In [24]:
from random import random, sample, choice
from math import floor
from tqdm import tqdm
from numpy import array, dot, mean
from numpy.linalg import pinv

# Genetic Algorithm for Multiple Linear Regression

We have studied linear regression in the previous chapters. In this chapter, we will use a genetic algorithm to find the best fit for a multiple linear regression problem.

## Problem Statement

We will generate a dataset with four independent variables and one dependent variable. The independent variables will be generated randomly. The dependent variable will be generated using the following equation:

$$y = 0.4x_1 - 0.3x_2 + 0.2x_3 - 0.1x_4$$

In [25]:
# Generate data - 1000 data points with 4 independent variables
#
# x will be a 1000 x 4 matrix
# y will be a 1000 x 1 matrix

def generate_data(num_data_points=1000):
    coeff = [0.4, -0.3, 0.2, -0.1]
    x = [[random() for j in range(len(coeff))] for i in range(num_data_points)]
    y = [dot(i, coeff) for i in x]
    return array(x), array(y)

# Generating a coefficient of determination

We want to compare the performance of the genetic algorithm with the best possible solution. We will use the coefficient of determination to compare the performance of the genetic algorithm with the best possible solution. The coefficient of determination is defined as:
    
$$COD = 1 - \frac{SSR}{SST}$$

where $SSR$ is the sum of squared residuals and $SST$ is the total sum of squares. The $SSR$ is defined as:

$$SSR = \sum_{i=1}^{n}(y_i - \hat{y_i})^2$$

where $y_i$ is the actual value of the dependent variable and $\hat{y_i}$ is the predicted value of the dependent variable. The $SST$ is defined as:

$$SST = \sum_{i=1}^{n}(y_i - \bar{y})^2$$

where $\bar{y}$ is the mean of the dependent variable.

In [26]:
# inputs is a 1000 x 4 matrix
# outputs is a 1000 x 1 matrix
#
# These are the inputs and outputs generated in the previous step

def multiple_linear_regression(inputs, outputs):
    X, Y = array(inputs), array(outputs)
    X_t, Y_t = X.transpose(), Y.transpose()
    coeff = dot((pinv((dot(X_t, X)))), (dot(X_t, Y)))
    Y_p = dot(X, coeff)
    Y_mean = mean(Y)
    SST = array([(i - Y_mean) ** 2 for i in Y]).sum()
    SSR = array([(i - j) ** 2 for i, j in zip(Y, Y_p)]).sum()
    COD = (1 - (SSR / SST)) * 100.0
    av_error = (SSR / len(Y))
    return {'COD': COD, 'coeff': coeff, 'error': av_error}

# Test this function with the generated data

inputs, outputs = generate_data()
print(multiple_linear_regression(inputs, outputs))

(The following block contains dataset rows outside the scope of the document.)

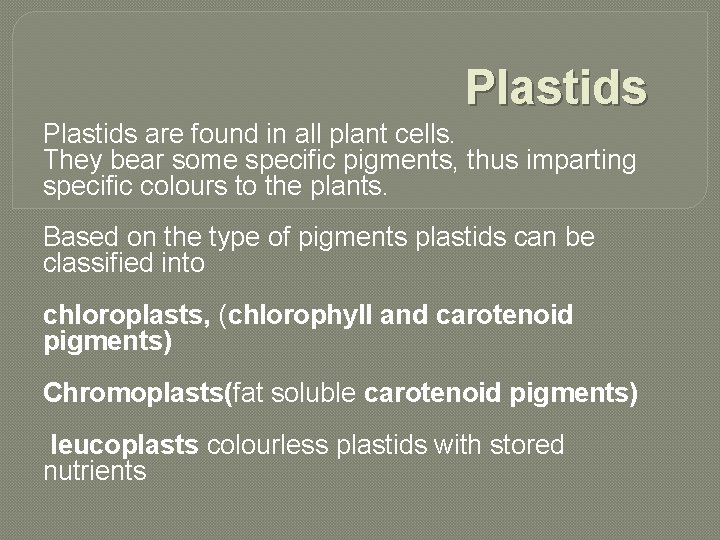 Plastids

Plastids are found in all plant cells.
They bear some specific pigments, thus imparting specific colours to the plants.

Based on the type of pigments plastids can be classified into

chloroplasts, (chlorophyll and carotenoid pigments)

Chromoplasts(fat soluble carotenoid pigments)

leucoplasts colourless plastids with stored nutrients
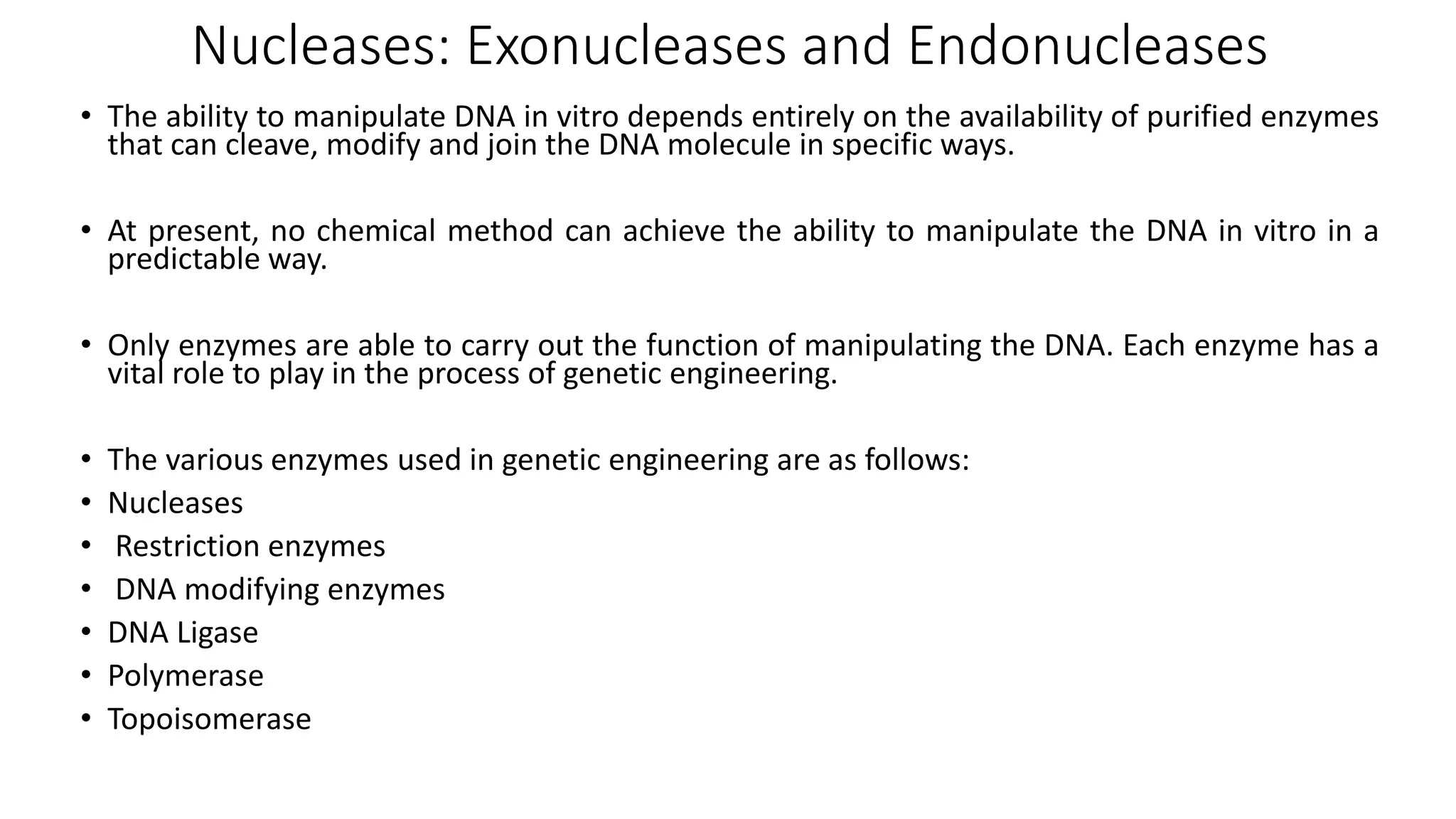 Nucleases: Exonucleases and Endonucleases

• The ability to manipulate DNA in vitro depends entirely on the availability of purified enzymes that can cleave, modify and join the DNA molecule in specific ways.

• At present, no chemical method can achieve the ability to manipulate the DNA in vitro in a predictable way.

• Only enzymes are able to carry out the function of manipulating the DNA. Each enzyme has a vital role to play in the process of genetic engineering.

• The various enzymes used in genetic engineering are as follows:
• Nucleases
• Restriction enzymes
• DNA modifying enzymes
• DNA Ligase
• Polymerase
• Topoisomerase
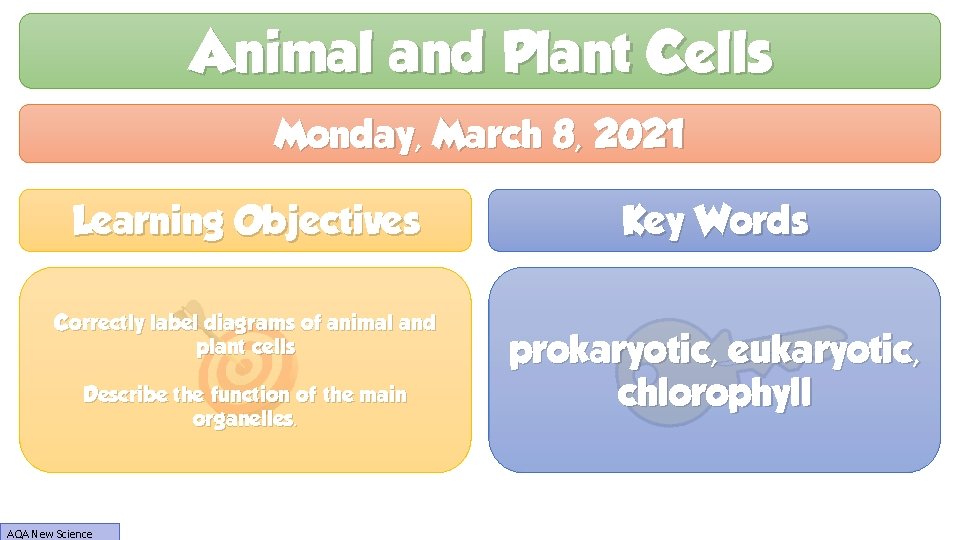 Animal and Plant Cells

Monday, March 8, 2021

Learning Objectives

Correctly label diagrams of animal and plant cells

Describe the function of the main organelles.

Key Words

prokaryotic, eukaryotic, chlorophyll

AQA New Science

{'COD': 100.0, 'coeff': array([ 0.4, -0.3,  0.2, -0.1]), 'error': 2.1958920555810363e-30}


# Terminating condition

We will terminate the algorithm when the coefficient of determination is greater than 99.9% or when the maximum number of generations is reached.

In [27]:
def check_termination_condition(best_individual):
    if ((best_individual['COD'] >= 99.9)
            or (generation_count == max_generations)):
        return True
    else:
        return False

# Creating an individual

We will create an individual as a list of random numbers. The length of the list will be equal to the number of independent variables (4 in this case).

An 'individual' is a potential solution to the problem. In this case, an individual is a set of coefficients for the multiple linear regression problem.

In [28]:
def create_individual(individual_size):
    return [random() for i in range(individual_size)]

# Twat this function

individual_size_test = 4
print(create_individual(individual_size_test))

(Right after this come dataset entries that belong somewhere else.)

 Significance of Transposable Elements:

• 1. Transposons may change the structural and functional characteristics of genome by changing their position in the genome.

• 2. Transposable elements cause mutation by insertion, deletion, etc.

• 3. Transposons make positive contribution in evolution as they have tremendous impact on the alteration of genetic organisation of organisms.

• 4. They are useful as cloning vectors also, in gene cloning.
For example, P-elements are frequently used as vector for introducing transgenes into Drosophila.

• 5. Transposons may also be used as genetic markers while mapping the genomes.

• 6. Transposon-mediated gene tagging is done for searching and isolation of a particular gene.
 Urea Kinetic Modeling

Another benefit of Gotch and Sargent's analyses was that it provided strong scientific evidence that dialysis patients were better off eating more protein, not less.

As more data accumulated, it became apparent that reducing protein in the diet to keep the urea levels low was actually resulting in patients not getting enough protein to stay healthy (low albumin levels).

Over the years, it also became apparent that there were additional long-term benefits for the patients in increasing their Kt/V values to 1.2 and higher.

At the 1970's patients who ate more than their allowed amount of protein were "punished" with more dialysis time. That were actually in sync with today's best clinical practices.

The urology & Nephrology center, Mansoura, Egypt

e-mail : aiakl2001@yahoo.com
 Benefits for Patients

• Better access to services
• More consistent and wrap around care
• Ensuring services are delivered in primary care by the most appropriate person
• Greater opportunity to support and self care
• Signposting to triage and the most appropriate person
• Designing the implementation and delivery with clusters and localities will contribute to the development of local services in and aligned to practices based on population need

[0.07534345334034465, 0.9686574624790423, 0.6805131319959843, 0.7853769303619385]


# Creating a population

We will create a population as a list of individuals. The length of the list will be equal to the population size (1000 in this case).

A 'population' is a collection of individuals. In this case, a population is a collection of possible sets of coefficients for the multiple linear regression problem.

In [29]:
def create_population(individual_size, population_size):
    return [create_individual(individual_size) for i in range(population_size)]

# test this function

individual_size_test = 4
population_size_test = 3
print(create_population(individual_size_test, population_size_test))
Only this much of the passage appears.